Information supplied:
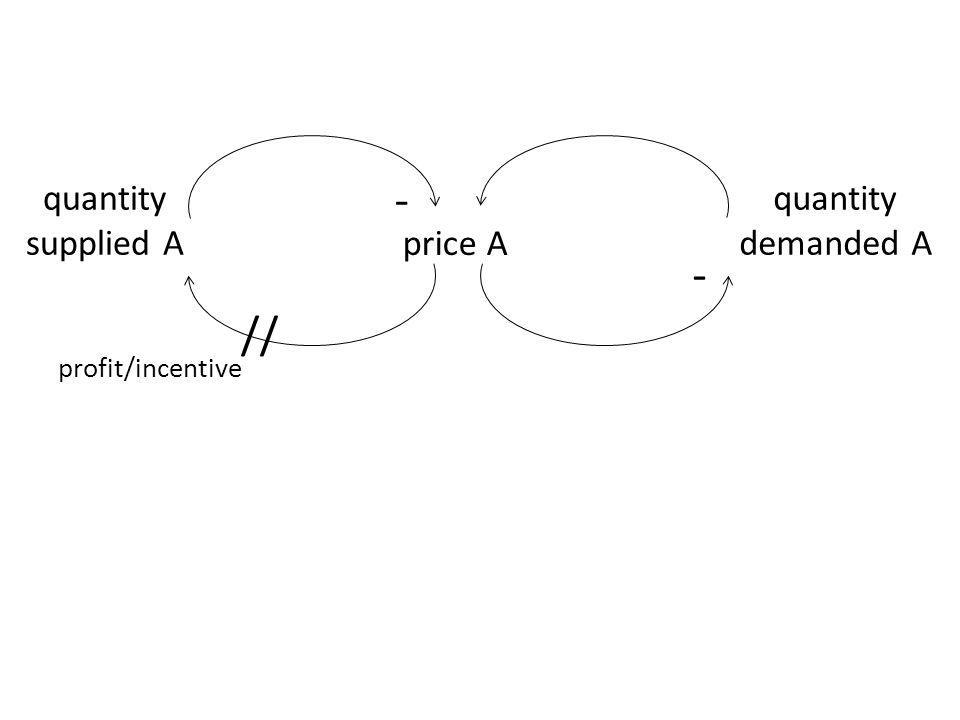 price A quantity demanded A - quantity supplied A - // profit/incentive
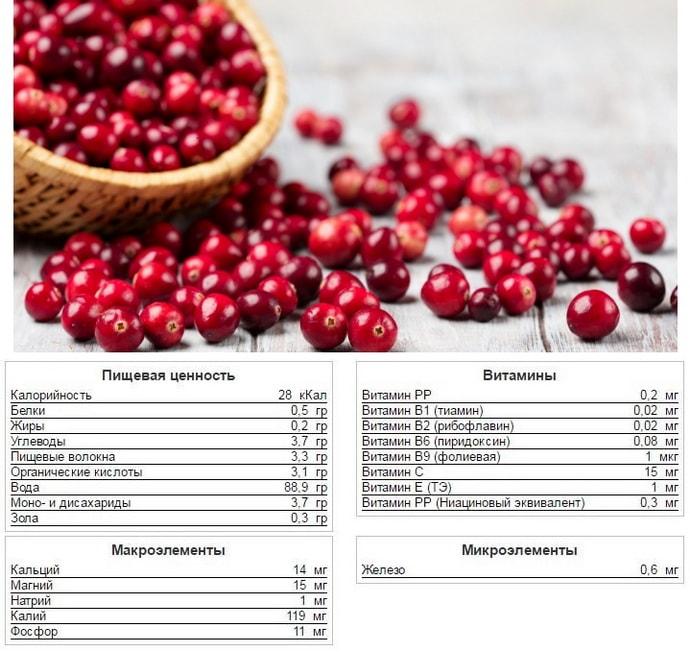 Витаминный состав ягоды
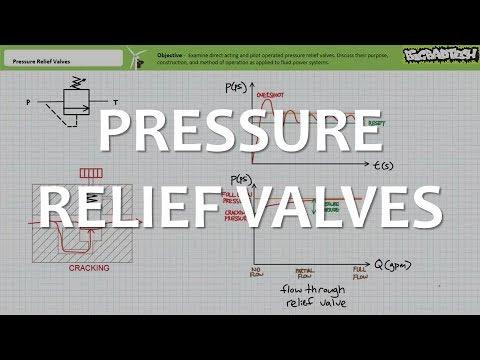 Pressure Relief Valves (Full Lecture)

Directions for this task:
Please give back every line above exactly as it stands, without pictures.

Exercise solution:
 price A quantity demanded A - quantity supplied A - // profit/incentive
 Витаминный состав ягоды
 Pressure Relief Valves (Full Lecture)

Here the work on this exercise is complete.